My name’s Agency, and I’m in a tricky relationship. Client and I have been together for several years, and while everything wasn’t always perfect, lately things have become increasingly complicated. The trust we once had seems to have gone, and it seems like we’re no longer on the same side. Most of our arguments seem to centre around money. What should I do?

Confused, Sydney

Well, Confused, from what I’ve heard from plenty of others, you’re not alone. Relationships are under pressure everywhere at the moment. Advertising firms and clients that have shared long-term plans together now seem to be turning on each other at an increasing rate. Money seems to sit at the centre of many of the arguments, but, as is often the case, this may just be the catalyst for exploring deeper issues in the relationship.

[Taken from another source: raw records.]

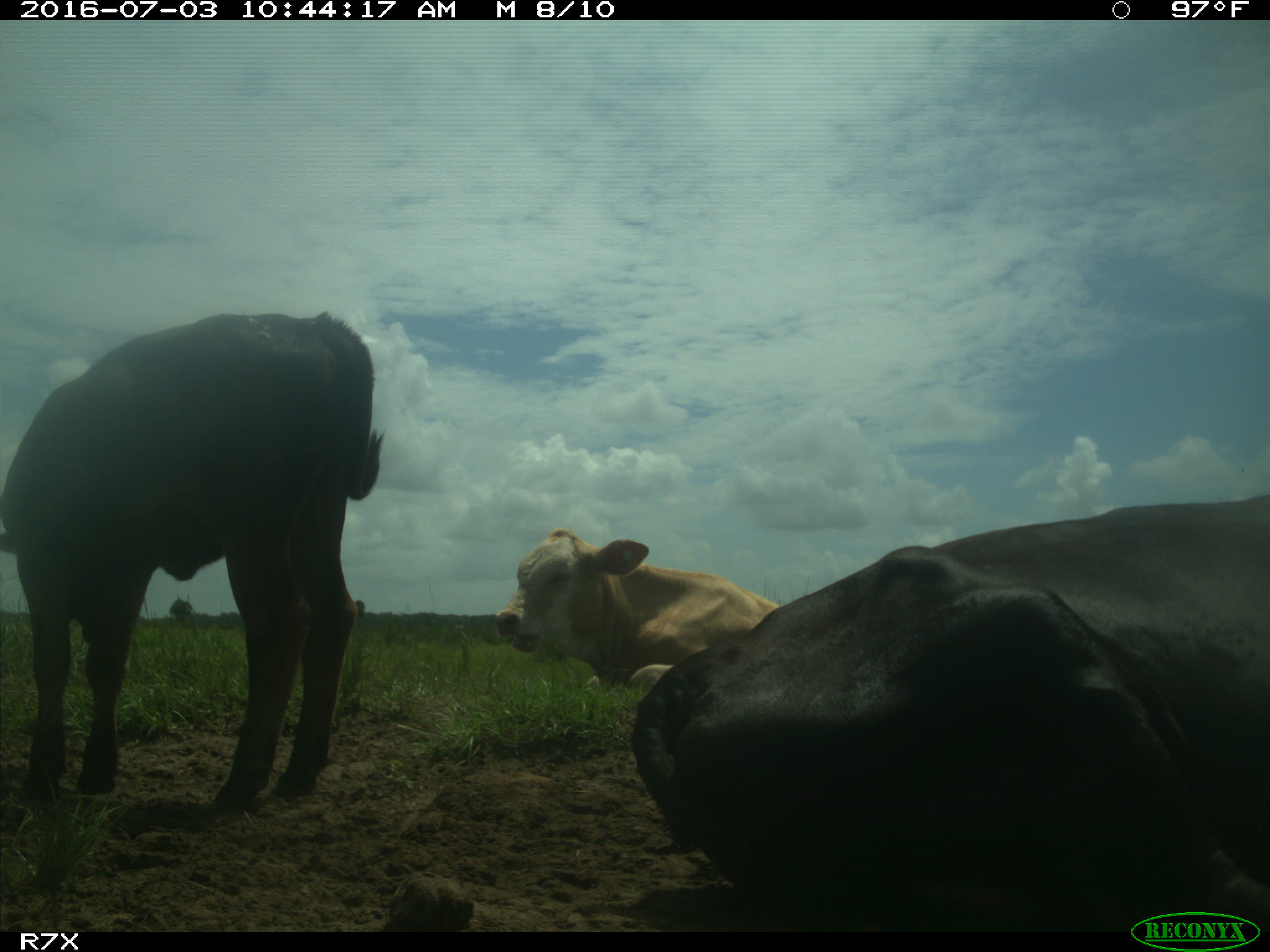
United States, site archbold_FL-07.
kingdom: Animalia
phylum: Chordata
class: Mammalia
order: Artiodactyla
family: Bovidae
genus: Bos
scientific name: Bos taurus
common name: domestic cow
Bos taurus (domestic cow).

On the one hand, Agency, you have to accept much of the blame – you’ve been benefiting sweetly from the relationship for years, and you’ve often taken advantage of the pressures on Client. You seemed to be constantly on the hunt for opportunities to extract more from him when you should have kept quiet, done your bit, and accepted that sometimes, that’s just the way things go. If you are being honest with yourself, you’ll have to admit that there were times when you contributed very little and demanded much in return. Often you assumed that Client was unaware that you weren’t spending as much time on the relationship as you claimed; perhaps he was just willing to let the little things slide in favour of keeping the overall relationship running smoothly. You don’t score any points for capitalising on this.

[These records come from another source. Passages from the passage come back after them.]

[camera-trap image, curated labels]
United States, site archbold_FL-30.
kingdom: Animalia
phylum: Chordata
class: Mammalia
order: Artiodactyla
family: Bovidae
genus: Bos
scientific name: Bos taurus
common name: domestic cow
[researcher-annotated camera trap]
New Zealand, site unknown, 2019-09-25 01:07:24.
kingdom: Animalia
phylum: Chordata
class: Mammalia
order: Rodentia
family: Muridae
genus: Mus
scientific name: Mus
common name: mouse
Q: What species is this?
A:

In your defence though, Client could have spoken up sooner. If Client believed that he was being asked to pay too much for too little return, then he probably should have said so sooner. Waiting until it all boils over and unleashing such accusations in one big torrent – supposedly justified by prevailing external circumstances – doesn’t seem entirely fair. Problems such as these should be addressed in small steps along the way – it’s better for both parties and helps keep the air clear for positive conversation.

You may also have found lately that Client has been blame-shifting, projecting responsibility onto you for things that are clearly outside your control. Now, be careful about this issue: you don’t have to take it lying down, but you do need to remember to respond and not react, and to focus on how you can both move forward together rather than on who is or isn’t to blame.

If things have been really tough, Client may have been talking about the possibility that you should both see other people. Don’t be too quick to judge – Client probably has good reason to. There are plenty of lonely, keen-to-be-noticed-again younger versions of you out there at the moment, Agency. And while desperation can be a stinky cologne, they’re probably willing to contribute more to the relationship with Client than you are, without asking so much in return.

That said, it’s not wrong of you to expect a certain level of loyalty from Client in return for your years of (mostly) faithful service. To diminish all the effort you’ve put into the relationship previously and look purely at the finances seems somewhat misguided. It’s not really just about what both of you invest in the relationship, it’s about the value you’re able to draw out. Focus on these areas as you talk to Client in the coming months.

Most importantly, however, you need to avoid the adversarial trap: once the relationship degenerates to the point where you’re no longer seeing each other as partners but as opponents, you’re in real trouble indeed. Difficult times in relationships will either bring partners closer together, or drive them apart. Based on my experience, what I’d suggest is this: you need to look for opportunities during this crisis to show Client how much you value the relationship, and be willing to ask for less in return – it shows that you’re taking a long term view of things. It’s an approach that I’m keenly in favour of, and it’s paying dividends in my relationships.

Lastly, it’s about communication. Every relationship can benefit from keeping the channels of communication open, promoting discussion and looking for collaborative ways to solve your problems. Now is the time to build on trust, honesty, and integrity.

Do these things and you should start to notice Client rewarding you with reassurances about your future together. If not, then perhaps you and Client should have parted ways anyway – just because times are tough now doesn’t mean that he can treat you however he likes. If Client is taking advantage of the situation and is becoming abusive, then move on. You can be assured that it’s a problem he’ll take into his next relationship, and that when things improve, he’ll be hard-pressed to overcome his abusive reputation and he’ll come crawling back to you, Agency. Whether or not you take him back will be entirely your call.